Cars drive on a highway
Cars drive on the westbound lane of the I-290 Eisenhower Expressway | File

Illinois received two grants totaling $113 million in March through the United States Department of Transportation’s Reconnecting Communities Pilot Program. Both make strides toward reconnecting the West Side around I-290. 

A $111 million-grant will be used to rebuild part of the Forest Park branch of the CTA Blue Line.  

The other $2 million-grant will be used to address the needs of neighborhoods surrounding I-290. This planning grant requires Chicago to discuss with community members to develop a plan for how to use the money. 

“This is good progress, but the entire project is over $6 billion,” said John Greuling, deputy director of the I-290 Blue Line Coalition, a nonprofit founded in 2022 to advocate for funding for 13 miles of multimodal transportation, including the Eisenhower Expressway and CTA Blue Line.  

“We’re going to need a lot of help from the [federal government] moving forward,” he added about the $2 million grant, which will address the separation of communities caused by I-290’s original construction.  

While the Forest Park branch of the CTA Blue Line has seen routine maintenance since much of it was constructed in 1958, a multi-year effort to rebuild a stretch of the track started last summer.

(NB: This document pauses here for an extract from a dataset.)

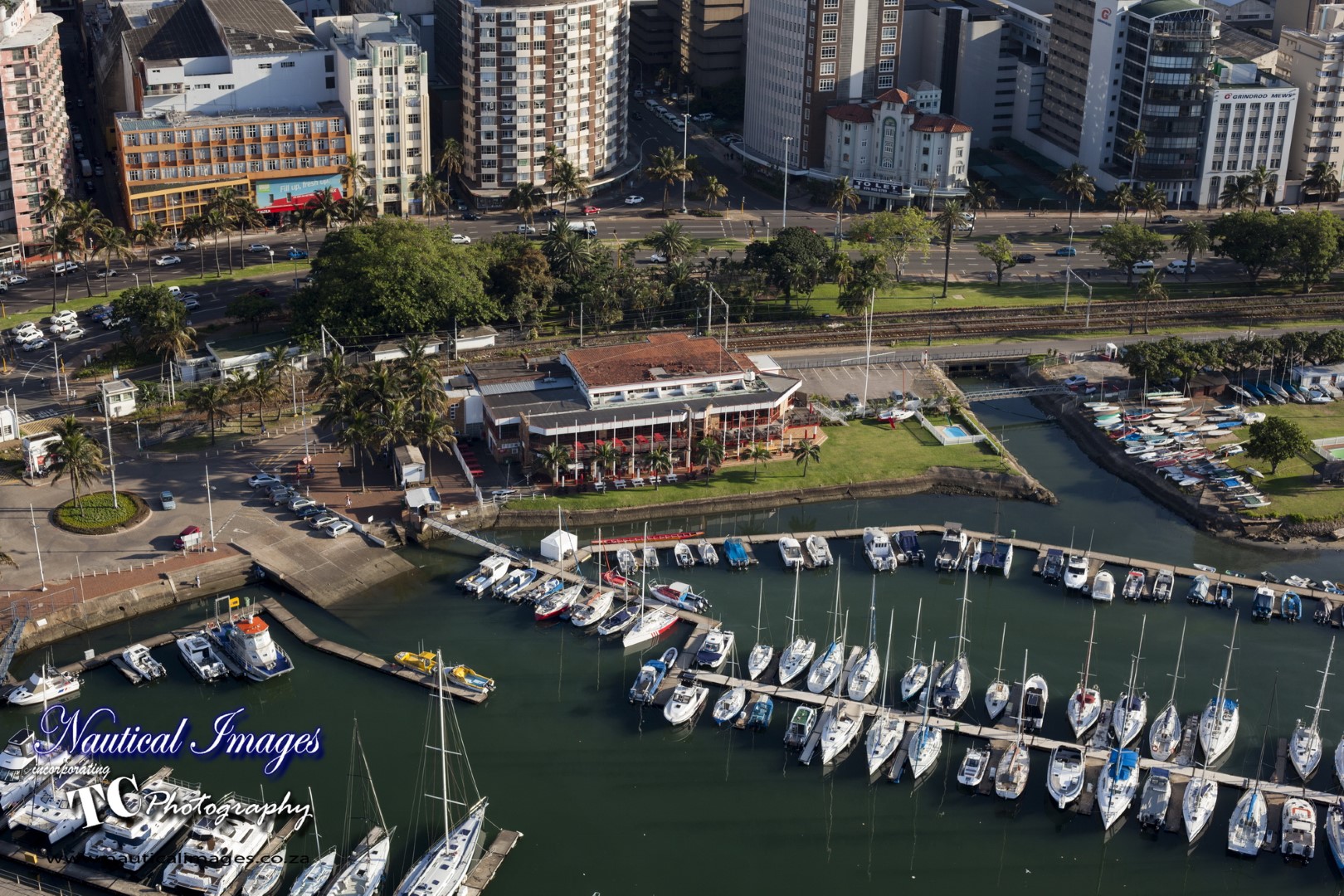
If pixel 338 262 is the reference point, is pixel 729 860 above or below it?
below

This included rebuilding nearly three miles of track between the LaSalle Street Station and Illinois Medical District. Reconstruction of the Racine station followed so that the stop meets accessibility guidelines, and the station will reopen by the end of the year. 

The $111 million grant announced last month will fund work to begin in 2027 and focus on the section of the track in East and West Garfield Park.  

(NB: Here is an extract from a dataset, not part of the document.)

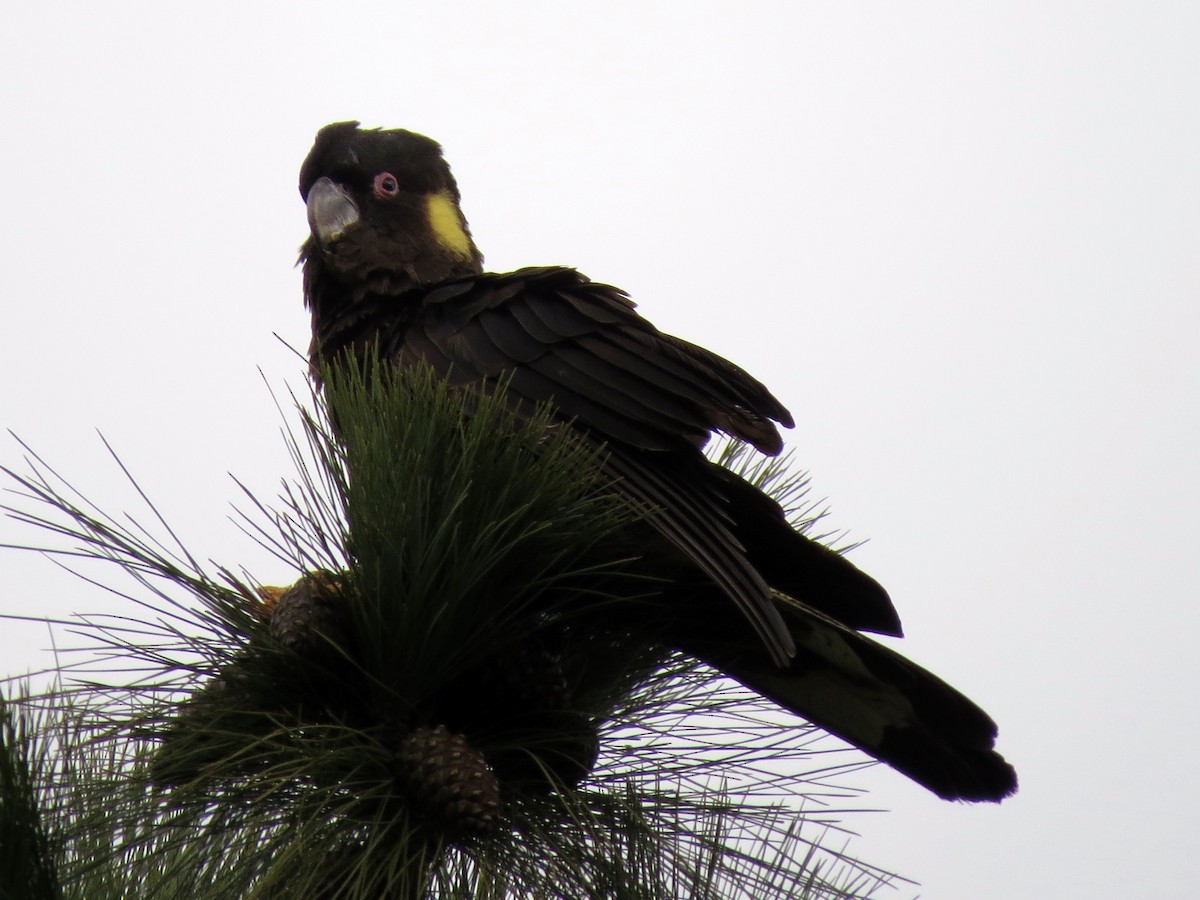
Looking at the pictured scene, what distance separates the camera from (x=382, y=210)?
359 cm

The Reconnecting Communities Pilot Program started through the Bipartisan Infrastructure Law, which President Biden signed in November 2021 to authorize up to $108 billion to improve the nation’s public transportation, including aspects of safety, modernization, climate impact and equity. The law marks the largest federal public transportation investment in the history of the U.S.  

The pilot program aims to fund $1 billion in projects, from its inception through the next two years or so. It’s the first federal program devoted to reconnecting communities by amending transportation infrastructure that has historically restricted neighborhoods from mobility and economic development.  

In 1949, construction started on the Congress Expressway, which was renamed the Eisenhower Expressway in 1964. The Near West Side was the first to be cleared for the highway’s path, and Garfield Park and Austin followed. The neighborhoods were partitioned with construction, affecting the routines of daily life.  

Chicago’s stretch of I-290 was complete by 1956, and construction moved to the suburbs, into Oak Park. In Forest Park, about 3,500 graves were moved from Concordia Cemetery and Forest Home Cemetery so that the expressway could run through them. 

“Historically, Chicago’s West Side has been separated by the imposing physical barriers of I-290, which not only divides neighborhoods, but stifles economic growth and social cohesion,” said U.S. Senate Majority Whip Dick Durbin in a statement. “By prioritizing investments in infrastructure that reconnects rather than divides, we are laying the foundation for a brighter future where every resident of the West Side can thrive.” 

The expressway’s construction also may have contributed to the racial makeup of Chicago’s West Side. From the start of construction to the time I-290 was completed in 1961, neighborhoods surrounding the Eisenhower increased from around 18% to 32% Black, then 64% by 1970. This infrastructure partition, along with other factors impacting white flight from Chicago, affects these communities at higher rates.  

“As a strong proponent of modernizing our state’s transportation infrastructure, I also believe that progress shouldn’t come at the expense of working communities’ livelihoods, businesses, and physical health,” said U.S. Senator Tammy Duckworth in a statement. “I’m glad to help Senator Durbin announce this funding to help restore resources and community connectivity on the West Side of Chicago.”